Unfortunately, I forgot to mention that the flags are set by the host. Under this assumption, do you still believe that I can use the “bar”? Isn’t bar more suitable for inter-warp synchronization?

Yet, I think I may have a simple idea on how to use the bars to implement synchronization between CPU and GPU. The idea is that warp1 waits on an event (using __bar_sync) that will be triggered by warp2. This way, warp2 is responsible for checking warp1’s flag and “awaken” it (using __bar_arrive) when warp1’s flag is set by the host.

I have not put much thought into this though, and I must admit that I have not read the paper yet. But I would appreciate to know your opinion!

Got it…

If your host is driving processing then I would first determine if a simple kernel launch is good enough for your application. Kernel launch overhead and latency are quite low (for most purposes).

Were you thinking of making your kernels stay resident and monitoring page-locked or PCIe mapped memory? If so, then you should take a look at __threadfence_system().

You should convince yourself that a non-terminating kernel is actually a win over a more mundane approach.

Any busy loop that includes a device or system memory access is going to spend most of it’s time waiting on one of the internal hardware barriers. Other warps not in that busy loop will be free to continue processing. This is how spinlocks are designed to operate with the atomic.cas/exch instructions.

Yes allanmac, I indeed want to make my kernel non-terminating! And the reason is that the kernel launch latency is too high for my application, which is a type of packet processing application.

Also, as much as I know about __threadfence_system(), it is used to avoid race conditions, i.e., to ensure that all memory operations are completed before the thread continues its execution. However, in my case, I don’t need this kind of memory synchronization between the threads. What I need is a barrier on a specific memory location (the flag) that needs to be set before the warp can proceed - which obviously does not exist.

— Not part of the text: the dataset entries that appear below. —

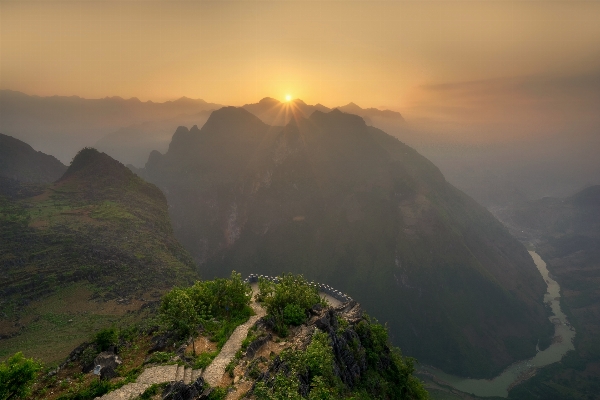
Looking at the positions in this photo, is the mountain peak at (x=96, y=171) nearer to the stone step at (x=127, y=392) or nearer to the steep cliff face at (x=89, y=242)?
the steep cliff face at (x=89, y=242)

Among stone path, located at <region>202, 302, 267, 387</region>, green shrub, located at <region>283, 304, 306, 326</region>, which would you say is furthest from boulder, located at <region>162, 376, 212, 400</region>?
green shrub, located at <region>283, 304, 306, 326</region>

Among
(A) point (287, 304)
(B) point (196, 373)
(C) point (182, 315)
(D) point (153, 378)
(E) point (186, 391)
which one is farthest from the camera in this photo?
(A) point (287, 304)

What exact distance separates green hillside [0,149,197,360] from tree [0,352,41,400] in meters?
30.0

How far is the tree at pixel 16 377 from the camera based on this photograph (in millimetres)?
24531

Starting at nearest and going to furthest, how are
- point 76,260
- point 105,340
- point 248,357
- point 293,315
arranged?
point 248,357 < point 105,340 < point 293,315 < point 76,260

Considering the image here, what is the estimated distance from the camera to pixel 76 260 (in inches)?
3063

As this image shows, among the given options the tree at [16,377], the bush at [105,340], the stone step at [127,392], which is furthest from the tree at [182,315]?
the tree at [16,377]

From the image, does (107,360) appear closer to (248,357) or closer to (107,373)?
(107,373)

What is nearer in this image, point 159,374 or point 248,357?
point 159,374

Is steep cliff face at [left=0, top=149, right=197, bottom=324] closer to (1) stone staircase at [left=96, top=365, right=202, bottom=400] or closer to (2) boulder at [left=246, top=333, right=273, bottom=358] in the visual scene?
(1) stone staircase at [left=96, top=365, right=202, bottom=400]

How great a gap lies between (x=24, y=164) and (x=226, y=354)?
217657mm

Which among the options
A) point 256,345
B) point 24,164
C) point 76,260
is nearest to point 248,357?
point 256,345

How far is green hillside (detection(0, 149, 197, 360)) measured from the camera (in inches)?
2381

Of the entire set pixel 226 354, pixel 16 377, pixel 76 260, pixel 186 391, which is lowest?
pixel 76 260
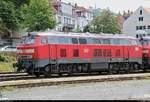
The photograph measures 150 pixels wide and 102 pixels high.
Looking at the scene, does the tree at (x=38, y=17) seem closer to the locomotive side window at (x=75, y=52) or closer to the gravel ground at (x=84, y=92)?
the locomotive side window at (x=75, y=52)

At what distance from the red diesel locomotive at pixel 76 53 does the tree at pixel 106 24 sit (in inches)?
2476

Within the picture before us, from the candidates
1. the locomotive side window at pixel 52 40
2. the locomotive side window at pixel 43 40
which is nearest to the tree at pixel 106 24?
the locomotive side window at pixel 52 40

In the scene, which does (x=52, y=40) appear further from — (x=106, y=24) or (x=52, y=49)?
(x=106, y=24)

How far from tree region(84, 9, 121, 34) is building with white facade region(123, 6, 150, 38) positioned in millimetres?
21091

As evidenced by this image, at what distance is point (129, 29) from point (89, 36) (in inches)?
3867

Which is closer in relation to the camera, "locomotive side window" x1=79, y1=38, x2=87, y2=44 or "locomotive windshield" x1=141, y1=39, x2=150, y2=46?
"locomotive side window" x1=79, y1=38, x2=87, y2=44

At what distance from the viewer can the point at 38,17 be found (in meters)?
76.2

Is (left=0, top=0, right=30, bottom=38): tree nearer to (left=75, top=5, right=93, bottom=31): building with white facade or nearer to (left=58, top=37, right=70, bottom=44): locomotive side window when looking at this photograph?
(left=75, top=5, right=93, bottom=31): building with white facade

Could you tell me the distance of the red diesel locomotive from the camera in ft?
95.5

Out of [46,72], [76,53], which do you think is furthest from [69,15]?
[46,72]

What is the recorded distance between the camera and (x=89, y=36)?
106ft

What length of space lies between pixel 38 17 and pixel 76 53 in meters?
45.5

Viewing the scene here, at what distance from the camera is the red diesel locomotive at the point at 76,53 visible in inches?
1146

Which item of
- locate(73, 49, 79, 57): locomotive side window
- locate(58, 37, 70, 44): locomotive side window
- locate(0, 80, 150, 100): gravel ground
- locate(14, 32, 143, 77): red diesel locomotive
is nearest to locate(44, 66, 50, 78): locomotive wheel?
locate(14, 32, 143, 77): red diesel locomotive
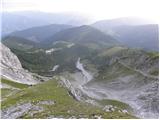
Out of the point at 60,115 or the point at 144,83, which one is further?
the point at 144,83

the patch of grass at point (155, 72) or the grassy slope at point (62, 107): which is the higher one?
the grassy slope at point (62, 107)

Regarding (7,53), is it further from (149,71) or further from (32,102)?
(32,102)

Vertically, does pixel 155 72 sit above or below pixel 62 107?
below

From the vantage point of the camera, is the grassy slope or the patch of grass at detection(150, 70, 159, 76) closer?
the grassy slope

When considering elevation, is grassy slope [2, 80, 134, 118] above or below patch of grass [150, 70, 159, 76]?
above

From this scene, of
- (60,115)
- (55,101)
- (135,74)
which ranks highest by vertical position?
(60,115)

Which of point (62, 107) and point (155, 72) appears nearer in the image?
point (62, 107)

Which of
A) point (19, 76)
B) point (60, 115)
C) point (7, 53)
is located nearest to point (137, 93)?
point (19, 76)

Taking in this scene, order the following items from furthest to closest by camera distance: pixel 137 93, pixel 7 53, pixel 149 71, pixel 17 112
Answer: pixel 7 53 → pixel 149 71 → pixel 137 93 → pixel 17 112

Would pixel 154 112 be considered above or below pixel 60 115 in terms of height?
below

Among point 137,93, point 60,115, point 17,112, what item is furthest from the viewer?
point 137,93

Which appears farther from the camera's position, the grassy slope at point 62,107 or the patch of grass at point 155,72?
the patch of grass at point 155,72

And BTW, my application is targeted for Jetson dev-kit featuring an integrated GPU with unified CPU-GPU memory, and hence I use zero-copy memory.

scottgray, do you mean that busy waiting that includes memory is not that costly after all since most of the time the warp is stalled waiting for the memory operation to be completed?

That’s exactly right. If possible you want to minimize the bandwidth consumed. So only have 1 thread making the request for the warp. And you can of course make that one request also serve as the signal to exit the loop.

Though I should point out that if you have any synchthreads calls after the busy loop you could end up blocking the whole block.